Similarly, Orsini et al study found that walking or cycling an average of 30 minutes per day has been associated with a 34% lower rate of cancer death and a 33% improved cancer survival.
World Health Organization recommends 150 minutes of moderate-intensity aerobic physical activity a week which can reduce the risk of breast and colon cancers. The same amount of exercise can also reduce the risk of diabetes and heart disease.
Per the International Agency for Research on Cancer: “Physical activity is one risk factor for non-communicable diseases which is modifiable and therefore of great potential public health significance. Changing the level of physical activity raises challenges for the individual but also at societal level.”
The physiotherapist can help to maximize recovery of cancer patients. However, we, physiotherapists need to consider few things to minimize the risk of potential adverse effects or injuries while exercising cancer patients.
- Cancer patients must be screened for any physical limitations before starting any sort of physical exercises. An exercise program should be modified and designed per individual disease condition, physical and mental state and as per patient’s specific needs.
- Cancer treatments can adversely affect normal cardiac response. So, heart rate monitoring is the must throughout the physical activity.
- Some contraindications to exercise in cancer patients are;
- Cardiovascular insufficiency, for example; uncontrolled symptomatic heart failure, acute myocarditis, and recent myocardial infarction.
- Hemoglobin <10g/dl
- Absolute Neutrophil count- less than 0.5×10 9μl
- Platelet count less than 50×109μl
- White blood cell count less than 500/mm3
- High fever over 38 degree Celsius
- Exercise within two hours of chemotherapy or radiation therapy
- Intravenous chemotherapy within previous 24 hours
- Acute infectious diseases and metabolic diseases like thyrotoxicosis, myxedema
- Mental or physical impairment leading to inability to exercise.
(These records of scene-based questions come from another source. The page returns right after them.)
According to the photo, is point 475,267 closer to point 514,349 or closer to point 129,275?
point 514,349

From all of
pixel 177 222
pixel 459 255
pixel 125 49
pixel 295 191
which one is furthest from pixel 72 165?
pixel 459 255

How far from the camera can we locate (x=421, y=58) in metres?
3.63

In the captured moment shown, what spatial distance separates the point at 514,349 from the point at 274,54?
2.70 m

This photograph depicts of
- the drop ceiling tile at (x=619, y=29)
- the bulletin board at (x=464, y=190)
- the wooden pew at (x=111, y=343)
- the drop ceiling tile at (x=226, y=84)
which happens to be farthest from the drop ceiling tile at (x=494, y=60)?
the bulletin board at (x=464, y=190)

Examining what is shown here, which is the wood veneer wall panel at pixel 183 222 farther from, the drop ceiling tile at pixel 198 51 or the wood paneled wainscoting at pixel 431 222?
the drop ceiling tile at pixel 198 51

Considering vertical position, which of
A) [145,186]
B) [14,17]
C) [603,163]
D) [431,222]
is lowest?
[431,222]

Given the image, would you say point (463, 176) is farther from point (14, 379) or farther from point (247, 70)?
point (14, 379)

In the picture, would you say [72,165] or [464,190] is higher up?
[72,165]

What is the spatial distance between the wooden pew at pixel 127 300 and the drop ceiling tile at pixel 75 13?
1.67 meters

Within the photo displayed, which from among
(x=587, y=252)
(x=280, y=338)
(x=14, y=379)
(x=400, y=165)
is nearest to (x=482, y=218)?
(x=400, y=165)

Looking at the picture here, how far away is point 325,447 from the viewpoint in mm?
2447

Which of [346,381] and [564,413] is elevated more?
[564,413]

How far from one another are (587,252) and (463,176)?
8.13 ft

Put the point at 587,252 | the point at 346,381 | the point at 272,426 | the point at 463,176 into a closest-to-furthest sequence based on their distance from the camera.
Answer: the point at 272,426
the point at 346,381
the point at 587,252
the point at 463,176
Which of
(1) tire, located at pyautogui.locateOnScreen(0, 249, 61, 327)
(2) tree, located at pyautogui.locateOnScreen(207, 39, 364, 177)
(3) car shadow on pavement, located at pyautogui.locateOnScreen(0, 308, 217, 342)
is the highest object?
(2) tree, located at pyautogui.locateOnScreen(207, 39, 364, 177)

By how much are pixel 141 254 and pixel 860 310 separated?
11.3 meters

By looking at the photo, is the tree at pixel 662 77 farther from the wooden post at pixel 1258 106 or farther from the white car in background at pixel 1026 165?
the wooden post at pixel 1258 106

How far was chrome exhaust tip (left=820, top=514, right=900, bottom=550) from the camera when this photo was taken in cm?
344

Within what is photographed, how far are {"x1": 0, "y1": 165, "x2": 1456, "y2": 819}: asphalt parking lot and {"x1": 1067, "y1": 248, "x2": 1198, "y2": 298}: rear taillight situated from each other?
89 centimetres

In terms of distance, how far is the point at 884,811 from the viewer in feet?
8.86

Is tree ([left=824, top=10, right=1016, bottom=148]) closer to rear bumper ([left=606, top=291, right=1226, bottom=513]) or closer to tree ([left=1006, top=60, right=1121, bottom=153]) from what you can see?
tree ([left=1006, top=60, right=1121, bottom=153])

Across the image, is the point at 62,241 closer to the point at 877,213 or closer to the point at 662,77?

- Acute onset of nausea during exercise and vomiting within previous 24-36 hours
- Unusual fatigability or muscular weakness, disorientation, blurred vision, faintness, pallor, night pain or pain not associated with injury
- Indwelling catheter – avoid resistance exercise of muscle in the area to avoid dislodgement of catheter
- Significant peripheral neuropathies.
- Risk of possible metastasis. Exercise should be modified to avoid pressure on bony structures.
- Risk of fall injuries. Cancer patients are prone to poor balance and thus care should be taken during dynamic exercises like running on a treadmill, stepping exercises, balance exercises etc.
- Risk of fatigue and poor posture. Cancer patients can fatigue easily and thus show a lot of compensatory movements during exercise. So, exercise should be progressed very slowly and focussed on proper alignment, technique, and posture.
- Adequate hydration is the key to reduce the risk of fatigue and low blood pressure. So, patients should be monitored and encouraged to maintain their hydration level regularly.
- Risk of lymphedema. A number of studies have shown the significant effect of exercise in reducing lymphedema. However, too aggressive exercises have shown the opposite reaction resulting in aggravation of lymphedema in cancer patients.
- Risk of infection. Cancer patients have poor immune systems and thus are prone to get infections. Hence, exercise environment should be well maintained to minimize the risk of infection.
- Risk of sudden onset of symptoms. Cancer patients should always be closely monitored throughout the workout as any sudden onset of symptoms like shortness of breath, cardiac symptoms, severe pain, abdominal pain, excessive sweating, dizziness, vomiting, fainting etc should be addressed by emergency medical assistance.